Thanks! I liked M3 much better too. Weight is really such a big factor. I actually also liked the revving engine characteristics of an in-line six and high redline. It always feels to have so much more go on tap. It's fun. I feel the same about AWD. I think it makes the car more lethargic and "slow." And controlled not by driver so much but by a machine. I guess if I had winters here AWD would make sense but I don't really need it in CA. My biggest attraction to S4 is the fact that it's a sedan. If M3 was a sedan it would be a no brainer. I would hate to have to get rid of it when it turns out loading and unloading the baby is a huge pain. I also simply like sedans more both visually and in terms of utility, being able to pick up people easily, throw something in the back seat etc.


----------



## Ajax (Feb 1, 2002)

Oh what a dilemna!
• • •
WHAT TO PRODUCE: Can you copy the passage of the car forum post word for word, starting with "Thanks! I liked" and going on through "(Feb 1, 2002)"?
• • •
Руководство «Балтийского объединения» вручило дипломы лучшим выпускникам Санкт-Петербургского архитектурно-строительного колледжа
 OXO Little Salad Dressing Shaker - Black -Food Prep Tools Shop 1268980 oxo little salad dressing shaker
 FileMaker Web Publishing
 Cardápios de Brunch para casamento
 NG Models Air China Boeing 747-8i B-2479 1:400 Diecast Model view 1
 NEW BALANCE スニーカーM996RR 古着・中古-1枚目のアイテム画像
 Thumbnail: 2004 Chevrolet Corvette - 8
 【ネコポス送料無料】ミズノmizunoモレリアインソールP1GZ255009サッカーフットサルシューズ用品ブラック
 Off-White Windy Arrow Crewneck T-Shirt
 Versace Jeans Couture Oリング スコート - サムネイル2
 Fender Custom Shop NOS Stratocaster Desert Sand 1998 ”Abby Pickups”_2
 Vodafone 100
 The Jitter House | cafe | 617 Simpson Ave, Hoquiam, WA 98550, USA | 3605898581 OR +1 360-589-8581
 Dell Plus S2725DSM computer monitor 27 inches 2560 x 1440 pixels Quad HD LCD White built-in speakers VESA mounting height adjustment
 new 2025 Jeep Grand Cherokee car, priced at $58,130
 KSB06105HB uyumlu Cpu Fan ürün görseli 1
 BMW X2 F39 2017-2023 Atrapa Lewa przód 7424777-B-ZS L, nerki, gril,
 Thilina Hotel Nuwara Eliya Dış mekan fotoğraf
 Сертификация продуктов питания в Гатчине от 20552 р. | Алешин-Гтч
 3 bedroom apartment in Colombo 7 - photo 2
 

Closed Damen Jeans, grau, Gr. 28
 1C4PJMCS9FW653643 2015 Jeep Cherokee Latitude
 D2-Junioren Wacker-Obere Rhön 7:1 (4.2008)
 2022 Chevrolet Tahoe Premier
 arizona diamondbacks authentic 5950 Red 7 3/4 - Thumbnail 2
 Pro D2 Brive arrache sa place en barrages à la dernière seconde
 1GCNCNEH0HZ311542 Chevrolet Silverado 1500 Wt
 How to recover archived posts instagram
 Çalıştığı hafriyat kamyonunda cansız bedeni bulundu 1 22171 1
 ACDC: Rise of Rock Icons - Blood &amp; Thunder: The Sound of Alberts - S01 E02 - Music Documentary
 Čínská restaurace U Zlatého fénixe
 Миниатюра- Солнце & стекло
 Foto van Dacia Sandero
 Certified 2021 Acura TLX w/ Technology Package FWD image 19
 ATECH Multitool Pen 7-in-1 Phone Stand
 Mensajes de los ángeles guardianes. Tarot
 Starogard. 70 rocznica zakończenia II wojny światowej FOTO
• • •
SOLUTION TO THE PROBLEM:
Thanks! I liked M3 much better too. Weight is really such a big factor. I actually also liked the revving engine characteristics of an in-line six and high redline. It always feels to have so much more go on tap. It's fun. I feel the same about AWD. I think it makes the car more lethargic and "slow." And controlled not by driver so much but by a machine. I guess if I had winters here AWD would make sense but I don't really need it in CA. My biggest attraction to S4 is the fact that it's a sedan. If M3 was a sedan it would be a no brainer. I would hate to have to get rid of it when it turns out loading and unloading the baby is a huge pain. I also simply like sedans more both visually and in terms of utility, being able to pick up people easily, throw something in the back seat etc.


----------



## Ajax (Feb 1, 2002)